Reduced Rank Image Series Decompositions and their Applications
Date: Wednesday 29/6/2011
Venue: MS020
Time: 1.00 pm
Speaker: Dr Venkatesh K Subramanian
Affiliation:
Indian Institute of Technology Kanpur, India.
Reduced Rank Image Series Decompositions and their Applications
By Dr Venkatesh K Subramanian
Indian Institute of Technology Kanpur, India.
Abstract
Most displays are pixel arrays in which individual pixels are addressed through row and column address lines. Conventional image writing into non-active matrix displays is considerably slowed by our inability to address - and hence, to illuminate - more than one row of pixels at a time. Many measures have been proposed to solve this problem, but they either degrade the image by reducing its vertical resolution for example, or by excessively depending upon inherent patterns in the image. Thus existing solutions either have undesirable side-effects or are not sufficiently general, to apply upon arbitrary images on the fly.
We propose as a solution a general approach that represents an arbitrary image as a convergent series of unit rank image components, each term of which can be exhibited upon the display by exciting all the row and column address lines simultaneously. This unprecedented possibility increases the individual pixel duty cycle by over two orders of magnitude even for small displays (say, 240 x 320, as on a mobile phone) and will have a corresponding impact on the dynamic contrast, or upon the frame rate, as we choose. Furthermore, it obviates the need for active matrix pixel addressing, even for non-bistable display elements, which should reduce the cost of a display significantly.

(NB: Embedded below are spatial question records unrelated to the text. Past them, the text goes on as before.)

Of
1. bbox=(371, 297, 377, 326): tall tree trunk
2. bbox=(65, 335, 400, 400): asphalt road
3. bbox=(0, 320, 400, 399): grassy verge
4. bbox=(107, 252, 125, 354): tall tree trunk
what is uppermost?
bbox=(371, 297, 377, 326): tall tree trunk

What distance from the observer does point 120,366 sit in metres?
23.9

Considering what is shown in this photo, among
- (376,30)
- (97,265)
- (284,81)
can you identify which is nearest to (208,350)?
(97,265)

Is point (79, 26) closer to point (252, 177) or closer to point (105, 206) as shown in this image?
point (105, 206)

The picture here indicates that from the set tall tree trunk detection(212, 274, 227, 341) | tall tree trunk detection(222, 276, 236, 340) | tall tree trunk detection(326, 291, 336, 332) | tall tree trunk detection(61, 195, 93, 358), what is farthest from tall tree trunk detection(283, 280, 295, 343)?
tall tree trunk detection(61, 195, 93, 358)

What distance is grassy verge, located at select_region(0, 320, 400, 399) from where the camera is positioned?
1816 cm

Other positive consequences are a significant reduction in instantaneous driving currents, without diminishing the temporal average screen brightness, reduced perceived flicker due to the improved duty cycles, a significant compression of the image data, and inherent amenability to streaming that allows a dynamic compromise of quality under communication bandwidth constraints. The price to be paid is some latency besides the need for in-display real-time computing power. This approach is expected to particularly benefit OLED based displays that have failed to reach the market due to high cost and low working lifetimes. Future possibilities include fast writing into multidimensional memory arrays.
Short Biography
Venkatesh K S completed hiis BE in Electronics from BMS Engineering College, Bangalore, in 1987. Pursued his MTech in Communication Systems at Indian Institute of Technology, Kanpur, and produced a dissertation on 'Additive Conjoint Measurement over Incomplete Orders', a problem in the area of Rational Choice Theory in 1989. Got his PhD also from IIT Kanpur (1989-1995), on a mathematical generalization of classical Signal and System Theory to the realm of sets and general topological spaces.
Worked as Assistant Professor in the Electronics and Communication Department of IIT Guwahati from 1995 to 1999, and then moved to the Electrical Engg. Dept. of IIT Kanpur, where he is working since. Present areas of research interest include image/video processing with applications in computer vision areas such as automated high level analysis of surveillance videos, vision for robot navigation, machine and industrial vision problems, novel human computer interfaces and light fields. Other areas of activity include bio- mathematical modeling for pharmaceutical drug delivery, abstract system theory and rational choice theory.